Instructions for the task: Output exactly the lines that run from the line with "In the captured" to the end of the material, both ends included, and no other lines.
# Supplied material start
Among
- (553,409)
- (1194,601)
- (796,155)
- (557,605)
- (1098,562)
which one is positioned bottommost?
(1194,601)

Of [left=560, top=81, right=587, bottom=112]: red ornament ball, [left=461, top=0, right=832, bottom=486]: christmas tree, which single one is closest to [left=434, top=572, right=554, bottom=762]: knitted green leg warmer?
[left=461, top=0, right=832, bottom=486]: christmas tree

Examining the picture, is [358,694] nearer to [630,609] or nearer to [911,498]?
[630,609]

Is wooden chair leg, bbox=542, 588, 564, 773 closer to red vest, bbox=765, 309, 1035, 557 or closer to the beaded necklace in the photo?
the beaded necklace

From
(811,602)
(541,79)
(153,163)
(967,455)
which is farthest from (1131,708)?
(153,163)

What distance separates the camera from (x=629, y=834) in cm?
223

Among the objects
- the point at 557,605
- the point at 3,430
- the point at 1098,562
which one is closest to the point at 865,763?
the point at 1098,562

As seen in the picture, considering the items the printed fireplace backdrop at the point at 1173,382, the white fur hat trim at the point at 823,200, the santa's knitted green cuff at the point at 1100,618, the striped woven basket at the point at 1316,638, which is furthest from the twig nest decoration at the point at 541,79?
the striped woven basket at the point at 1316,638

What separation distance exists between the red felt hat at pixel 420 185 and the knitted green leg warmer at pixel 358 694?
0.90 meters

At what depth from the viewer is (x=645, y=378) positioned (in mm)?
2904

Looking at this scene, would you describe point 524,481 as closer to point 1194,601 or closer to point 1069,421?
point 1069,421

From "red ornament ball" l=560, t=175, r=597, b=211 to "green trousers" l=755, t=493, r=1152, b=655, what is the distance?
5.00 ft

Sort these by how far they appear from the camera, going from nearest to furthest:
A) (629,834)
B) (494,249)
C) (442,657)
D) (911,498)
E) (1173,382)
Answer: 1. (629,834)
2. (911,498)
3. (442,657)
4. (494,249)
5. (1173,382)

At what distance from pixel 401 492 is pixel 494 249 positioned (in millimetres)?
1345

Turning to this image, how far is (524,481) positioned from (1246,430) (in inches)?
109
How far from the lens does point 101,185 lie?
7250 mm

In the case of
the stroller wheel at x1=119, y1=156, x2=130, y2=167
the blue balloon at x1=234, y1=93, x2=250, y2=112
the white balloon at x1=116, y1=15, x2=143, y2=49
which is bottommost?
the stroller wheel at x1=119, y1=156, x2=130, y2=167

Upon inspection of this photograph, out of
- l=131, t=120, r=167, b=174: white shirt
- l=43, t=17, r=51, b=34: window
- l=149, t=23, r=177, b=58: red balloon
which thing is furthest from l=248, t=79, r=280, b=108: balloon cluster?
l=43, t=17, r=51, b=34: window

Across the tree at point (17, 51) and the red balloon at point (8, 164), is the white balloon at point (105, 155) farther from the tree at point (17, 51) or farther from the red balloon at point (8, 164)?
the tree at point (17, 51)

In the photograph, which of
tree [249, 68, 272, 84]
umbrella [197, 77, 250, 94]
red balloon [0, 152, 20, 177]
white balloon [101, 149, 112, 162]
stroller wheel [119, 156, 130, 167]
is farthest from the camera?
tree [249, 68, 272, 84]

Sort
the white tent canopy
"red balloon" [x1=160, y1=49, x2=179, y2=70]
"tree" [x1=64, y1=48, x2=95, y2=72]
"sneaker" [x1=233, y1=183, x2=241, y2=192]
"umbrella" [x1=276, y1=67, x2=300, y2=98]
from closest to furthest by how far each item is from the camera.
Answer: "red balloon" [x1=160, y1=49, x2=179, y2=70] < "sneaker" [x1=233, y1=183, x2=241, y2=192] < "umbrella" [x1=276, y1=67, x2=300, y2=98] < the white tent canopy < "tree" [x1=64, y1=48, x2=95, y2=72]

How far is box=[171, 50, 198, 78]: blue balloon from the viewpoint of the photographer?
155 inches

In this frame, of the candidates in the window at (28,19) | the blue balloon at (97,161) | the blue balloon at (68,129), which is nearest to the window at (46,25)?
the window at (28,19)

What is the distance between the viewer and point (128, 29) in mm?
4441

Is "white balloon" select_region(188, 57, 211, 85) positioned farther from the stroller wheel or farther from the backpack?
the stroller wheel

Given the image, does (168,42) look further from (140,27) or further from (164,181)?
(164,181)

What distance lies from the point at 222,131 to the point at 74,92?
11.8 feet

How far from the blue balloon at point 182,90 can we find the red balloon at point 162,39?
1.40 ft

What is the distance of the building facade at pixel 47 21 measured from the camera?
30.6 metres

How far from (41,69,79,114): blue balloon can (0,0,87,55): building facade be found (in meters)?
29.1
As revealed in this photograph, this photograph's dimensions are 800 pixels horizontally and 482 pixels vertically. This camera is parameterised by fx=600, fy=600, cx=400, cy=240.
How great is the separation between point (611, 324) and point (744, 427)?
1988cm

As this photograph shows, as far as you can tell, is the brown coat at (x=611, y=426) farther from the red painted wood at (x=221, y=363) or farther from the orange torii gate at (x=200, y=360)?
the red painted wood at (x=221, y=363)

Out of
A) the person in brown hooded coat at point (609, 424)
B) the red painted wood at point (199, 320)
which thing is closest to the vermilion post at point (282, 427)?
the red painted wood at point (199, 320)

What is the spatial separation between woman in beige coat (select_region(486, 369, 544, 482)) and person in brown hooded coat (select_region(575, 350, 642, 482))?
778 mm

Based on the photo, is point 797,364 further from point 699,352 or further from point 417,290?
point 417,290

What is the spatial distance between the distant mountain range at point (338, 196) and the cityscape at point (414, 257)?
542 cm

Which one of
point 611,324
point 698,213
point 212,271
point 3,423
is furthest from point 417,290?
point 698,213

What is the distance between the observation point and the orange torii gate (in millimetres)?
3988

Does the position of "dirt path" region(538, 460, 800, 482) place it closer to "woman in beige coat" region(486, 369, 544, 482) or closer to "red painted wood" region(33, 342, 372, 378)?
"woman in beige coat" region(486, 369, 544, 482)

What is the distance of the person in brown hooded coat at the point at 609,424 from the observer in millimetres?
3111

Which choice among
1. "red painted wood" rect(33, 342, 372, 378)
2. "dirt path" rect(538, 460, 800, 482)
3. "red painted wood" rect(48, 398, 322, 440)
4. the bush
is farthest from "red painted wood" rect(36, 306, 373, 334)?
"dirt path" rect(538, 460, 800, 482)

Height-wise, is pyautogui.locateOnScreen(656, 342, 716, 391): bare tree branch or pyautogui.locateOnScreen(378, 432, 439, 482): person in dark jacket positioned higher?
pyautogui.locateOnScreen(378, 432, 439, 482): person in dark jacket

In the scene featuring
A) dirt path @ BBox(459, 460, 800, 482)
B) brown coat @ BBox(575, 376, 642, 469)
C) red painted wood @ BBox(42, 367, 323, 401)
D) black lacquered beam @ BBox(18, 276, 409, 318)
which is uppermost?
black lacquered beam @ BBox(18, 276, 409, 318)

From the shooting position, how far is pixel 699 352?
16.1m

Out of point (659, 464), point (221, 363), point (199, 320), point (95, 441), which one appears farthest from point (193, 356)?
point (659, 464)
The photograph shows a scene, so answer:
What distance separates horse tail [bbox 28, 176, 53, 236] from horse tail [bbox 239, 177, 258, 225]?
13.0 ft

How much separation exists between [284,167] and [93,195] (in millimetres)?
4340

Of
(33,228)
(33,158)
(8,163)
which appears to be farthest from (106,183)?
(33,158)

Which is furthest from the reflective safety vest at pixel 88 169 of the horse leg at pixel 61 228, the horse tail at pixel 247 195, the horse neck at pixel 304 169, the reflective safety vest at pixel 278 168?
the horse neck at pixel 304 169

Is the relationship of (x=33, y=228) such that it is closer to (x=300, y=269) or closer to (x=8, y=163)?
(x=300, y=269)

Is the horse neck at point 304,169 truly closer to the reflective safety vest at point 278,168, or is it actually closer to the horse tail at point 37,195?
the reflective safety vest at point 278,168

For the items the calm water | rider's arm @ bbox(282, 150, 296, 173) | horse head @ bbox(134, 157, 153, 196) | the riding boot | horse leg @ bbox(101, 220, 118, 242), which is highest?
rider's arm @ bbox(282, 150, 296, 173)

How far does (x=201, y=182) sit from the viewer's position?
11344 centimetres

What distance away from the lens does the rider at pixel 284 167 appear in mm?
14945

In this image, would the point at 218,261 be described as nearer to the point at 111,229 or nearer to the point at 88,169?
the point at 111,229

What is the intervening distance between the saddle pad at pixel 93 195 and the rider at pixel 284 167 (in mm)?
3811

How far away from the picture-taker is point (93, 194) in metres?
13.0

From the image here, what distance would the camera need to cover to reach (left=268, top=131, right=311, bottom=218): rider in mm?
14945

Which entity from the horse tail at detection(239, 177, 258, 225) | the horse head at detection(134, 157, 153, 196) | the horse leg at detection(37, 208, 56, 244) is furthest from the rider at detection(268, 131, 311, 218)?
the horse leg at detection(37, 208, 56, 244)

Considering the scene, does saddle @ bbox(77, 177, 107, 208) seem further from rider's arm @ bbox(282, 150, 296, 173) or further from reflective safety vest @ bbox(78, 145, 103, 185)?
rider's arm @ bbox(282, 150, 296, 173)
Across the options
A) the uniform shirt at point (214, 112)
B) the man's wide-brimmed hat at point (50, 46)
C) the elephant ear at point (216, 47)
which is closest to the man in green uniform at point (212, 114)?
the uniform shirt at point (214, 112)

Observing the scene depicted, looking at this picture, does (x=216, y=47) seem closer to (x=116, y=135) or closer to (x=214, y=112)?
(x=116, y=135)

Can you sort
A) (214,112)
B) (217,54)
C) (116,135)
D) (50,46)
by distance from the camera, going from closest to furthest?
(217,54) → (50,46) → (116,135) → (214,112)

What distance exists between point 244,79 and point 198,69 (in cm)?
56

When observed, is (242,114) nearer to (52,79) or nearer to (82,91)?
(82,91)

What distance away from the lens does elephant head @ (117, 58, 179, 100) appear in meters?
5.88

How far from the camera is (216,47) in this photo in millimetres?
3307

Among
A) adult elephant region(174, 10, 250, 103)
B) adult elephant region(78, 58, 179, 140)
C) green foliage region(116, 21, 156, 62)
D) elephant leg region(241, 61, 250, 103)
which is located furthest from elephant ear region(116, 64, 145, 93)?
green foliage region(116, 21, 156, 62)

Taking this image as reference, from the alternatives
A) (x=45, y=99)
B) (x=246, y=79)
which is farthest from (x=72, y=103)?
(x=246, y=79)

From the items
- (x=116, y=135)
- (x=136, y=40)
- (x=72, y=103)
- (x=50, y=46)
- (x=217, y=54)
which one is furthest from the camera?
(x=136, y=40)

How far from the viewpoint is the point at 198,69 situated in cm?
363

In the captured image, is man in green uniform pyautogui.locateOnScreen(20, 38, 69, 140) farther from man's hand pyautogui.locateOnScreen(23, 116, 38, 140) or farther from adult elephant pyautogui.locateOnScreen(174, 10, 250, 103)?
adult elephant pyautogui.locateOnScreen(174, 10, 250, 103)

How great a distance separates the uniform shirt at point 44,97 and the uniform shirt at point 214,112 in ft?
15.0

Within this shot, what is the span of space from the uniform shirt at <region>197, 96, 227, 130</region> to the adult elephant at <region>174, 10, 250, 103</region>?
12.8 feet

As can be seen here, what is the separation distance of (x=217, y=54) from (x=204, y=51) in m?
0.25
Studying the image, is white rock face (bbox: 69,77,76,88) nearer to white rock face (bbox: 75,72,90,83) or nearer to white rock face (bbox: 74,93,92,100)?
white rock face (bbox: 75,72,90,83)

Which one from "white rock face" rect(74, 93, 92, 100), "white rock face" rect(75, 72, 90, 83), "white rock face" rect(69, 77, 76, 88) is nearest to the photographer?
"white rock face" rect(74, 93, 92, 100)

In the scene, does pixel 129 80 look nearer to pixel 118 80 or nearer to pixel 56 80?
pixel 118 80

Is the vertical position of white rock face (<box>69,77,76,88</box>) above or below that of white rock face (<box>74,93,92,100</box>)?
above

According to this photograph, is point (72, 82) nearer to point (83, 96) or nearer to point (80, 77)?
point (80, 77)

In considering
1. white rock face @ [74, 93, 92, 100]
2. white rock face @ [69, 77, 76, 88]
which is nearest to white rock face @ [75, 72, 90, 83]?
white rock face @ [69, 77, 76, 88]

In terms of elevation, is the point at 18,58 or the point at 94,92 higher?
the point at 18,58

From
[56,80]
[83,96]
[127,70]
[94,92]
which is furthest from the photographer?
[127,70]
# Supplied material end
Response:
In the captured image, is man in green uniform pyautogui.locateOnScreen(20, 38, 69, 140) farther from man's hand pyautogui.locateOnScreen(23, 116, 38, 140) or farther from adult elephant pyautogui.locateOnScreen(174, 10, 250, 103)?
adult elephant pyautogui.locateOnScreen(174, 10, 250, 103)

How great a distance separates the uniform shirt at point 44,97 and the uniform shirt at point 214,112 in ft?
15.0

Within this shot, what is the span of space from the uniform shirt at <region>197, 96, 227, 130</region> to the adult elephant at <region>174, 10, 250, 103</region>?
12.8 feet

As can be seen here, what is the separation distance of (x=217, y=54) from (x=204, y=51) in m?
0.25
Studying the image, is white rock face (bbox: 69,77,76,88) nearer to white rock face (bbox: 75,72,90,83) or nearer to white rock face (bbox: 74,93,92,100)?
white rock face (bbox: 75,72,90,83)

Which one from "white rock face" rect(74, 93, 92, 100), "white rock face" rect(75, 72, 90, 83), "white rock face" rect(69, 77, 76, 88) is nearest to the photographer?
"white rock face" rect(74, 93, 92, 100)

In the scene, does pixel 129 80 look nearer to pixel 118 80 or nearer to pixel 56 80?
pixel 118 80

Is the vertical position of white rock face (<box>69,77,76,88</box>) above or below that of white rock face (<box>74,93,92,100</box>)?
above

According to this photograph, is point (72, 82) nearer to point (83, 96) or nearer to point (80, 77)?
point (80, 77)

In considering
1. white rock face @ [74, 93, 92, 100]
2. white rock face @ [69, 77, 76, 88]
which is nearest to white rock face @ [75, 72, 90, 83]?
white rock face @ [69, 77, 76, 88]

In terms of elevation, is the point at 18,58 or the point at 94,92 higher?
the point at 18,58

From
[56,80]
[83,96]
[127,70]
[94,92]
which is furthest from the photographer?
[127,70]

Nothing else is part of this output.